Extinction is the opposite of origination. It is the permanent termination of an organism or a group of organisms. At this moment in time, 99% of all species that have ever existed have been subject to extinction. In actual numbers, about 5 billion species are thought to have succumbed to such a demise. The lifespan of some species is certainly longer than others, and geographic distributions also vary. Because of these two factors, it can be very challenging to determine the actual moment of extinction. Nevertheless, extinction is very common and perfectly normal. At any given moment in the geologic past, species are going extinct. It is the rate of extinction that varies. Background extinction rates are much different from the rate of extinction during mass extinction events.

Normal background extinction rates vary because species life spans vary. Estimates for the life spans of various taxa range from a high of 11 million years to as short as 0.5 million years for all fossil groups (Lawton and May, 1995). This means that some species, not individual organisms of course, could be around for as long as 11 million years. Our own species, Homo sapiens, has been around for about the last 300,000 years (0.3 million years). Comparing this span of time to the low end average estimate, it could be said that we have a long way to go before our species becomes extinct. But, such a numerical comparison does not necessitate such a reality!

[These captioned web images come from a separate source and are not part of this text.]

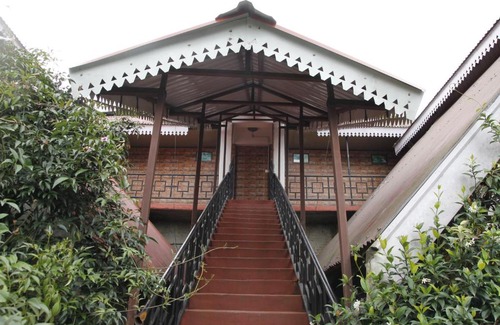 Kaluk House | Vamoose Mandarin Village Resort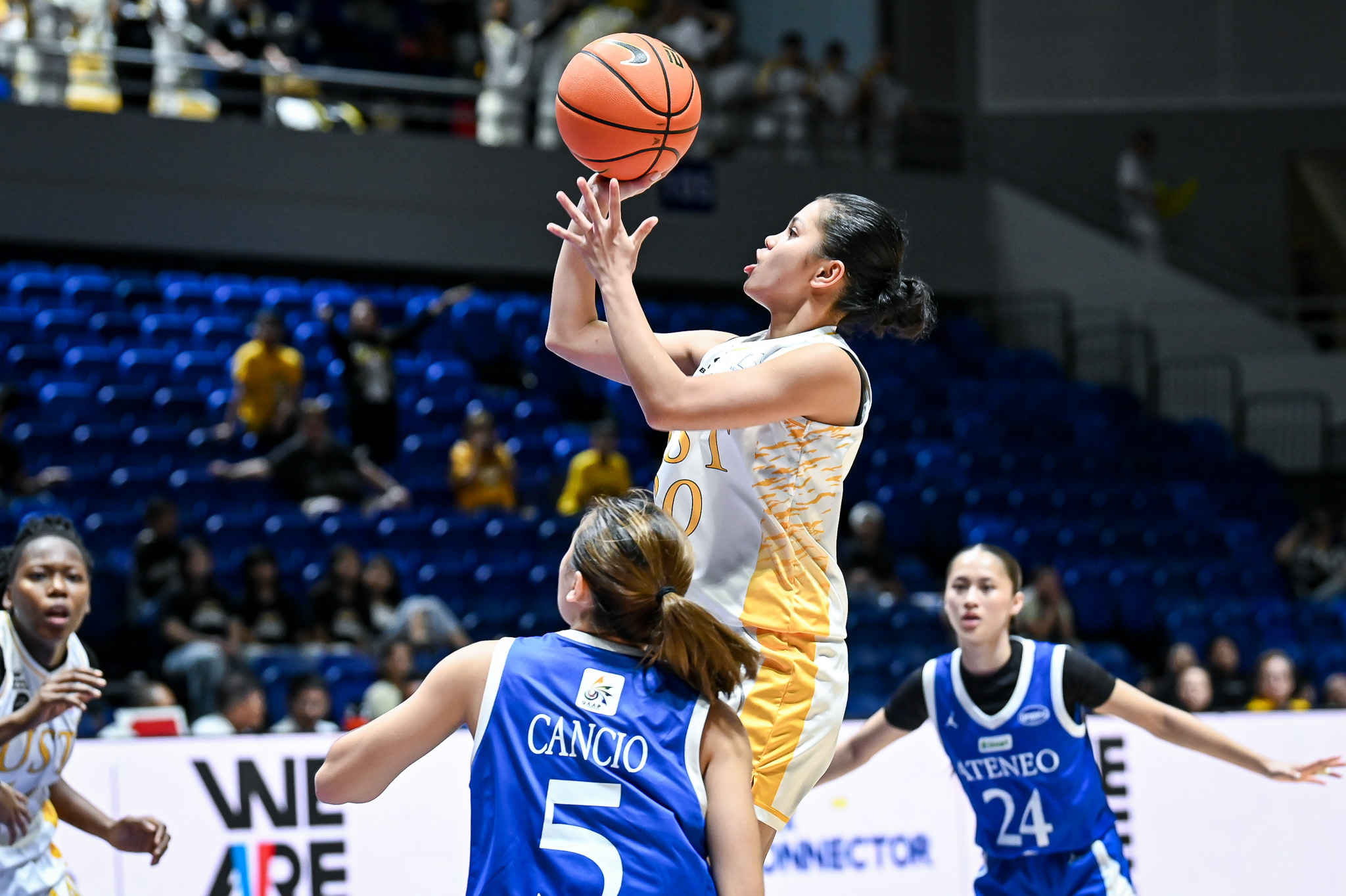 UAAP88-WBB-KARYLLE-SIERBA-4067 UST remains perfect in UAAP Women's Basketball as Pastrana records 28-point double-double against Ateneo ADMU Basketball News UAAP UST - philippine sports news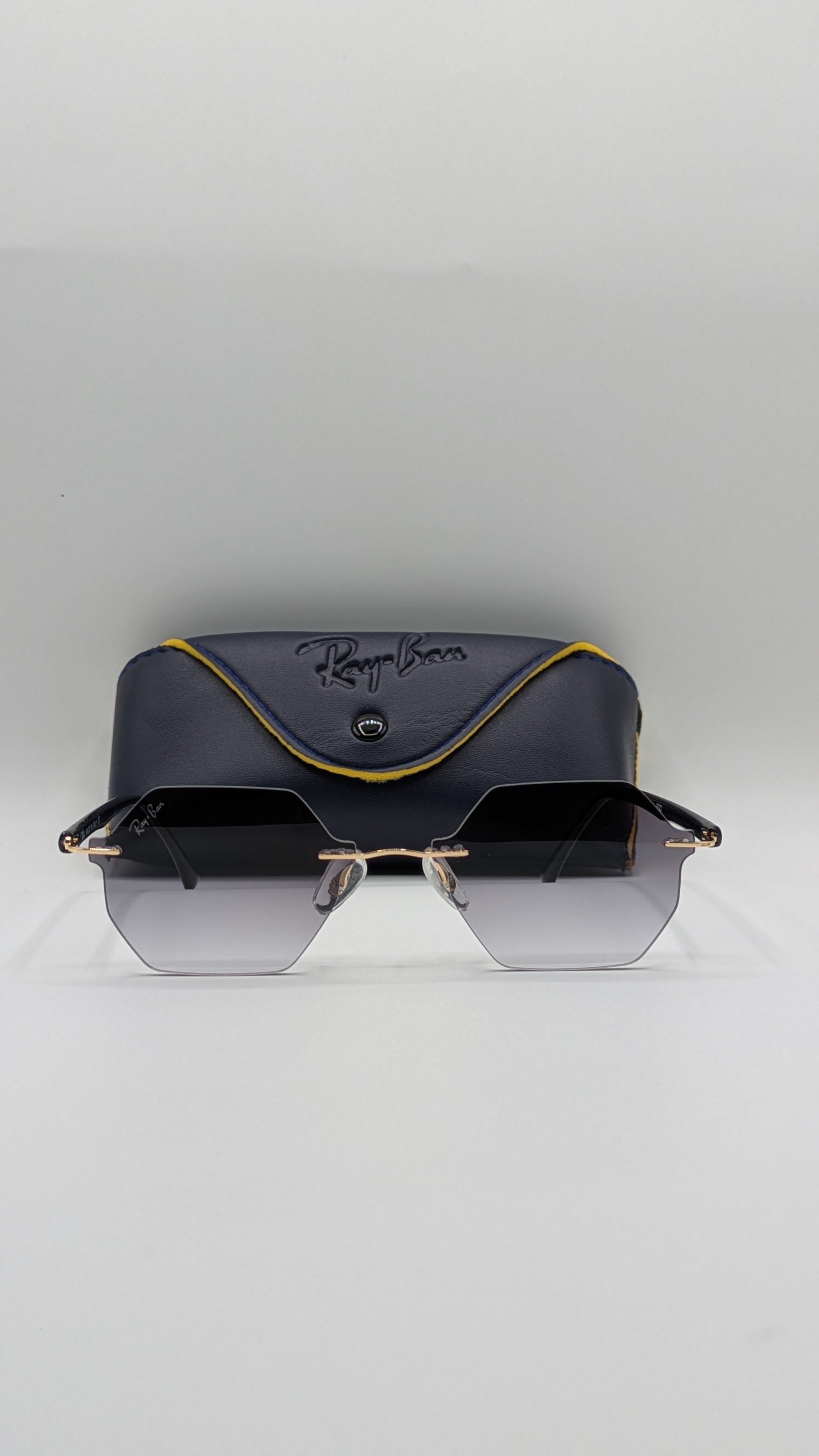 RAYBAN 9522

In terms of background extinction rates, estimates hover between 0.1 genera per million genera year for fossil taxon and 1 extinction per million species per year for living taxa. This translates to about 10-100 species per year going extinct, globally. The fossil record estimates are coarse, due to preservation bias (favorite marine organisms with mineralized skeletons) and inherent destruction in the record over time (the near-present is better represented than the ancient past). Modern estimates are difficult also due to the fact that so many species are not yet known and because the challenge of taking species census data is quite large. The modern numbers, when parsed more simply, suggest that for birds we would expect one extinction every 400 years or one mammal every 200 years. These estimates take into account the lifespan of species. Mammals, as a group, are thought to have an average species lifespan of about 1 million years.

When extinction rates increase sharply above background rates for a geologically short period of time, the event is referred to as a mass extinction. Mass extinctions are rare, but when they happen they make huge adjustments to the patterns of life on the planet. Traditionally, there five really large mass extinctions that are set aside as special. In order, they mark the end of the Ordovician Period, the end of the Devonian Period, the end of the Permian Period, the end of the Triassic Period, and the end of the Cretaceous Period. Very recently, a sixth ancient mass extinction is being discussed that would directly precede the End-Permian event. Called the end-Guadalupian extinction, it would have occurred just 8 million years prior to the traditional end-Permian event. Ultimately, Raup and Sepkoski (1982) first identified the “Big Five”.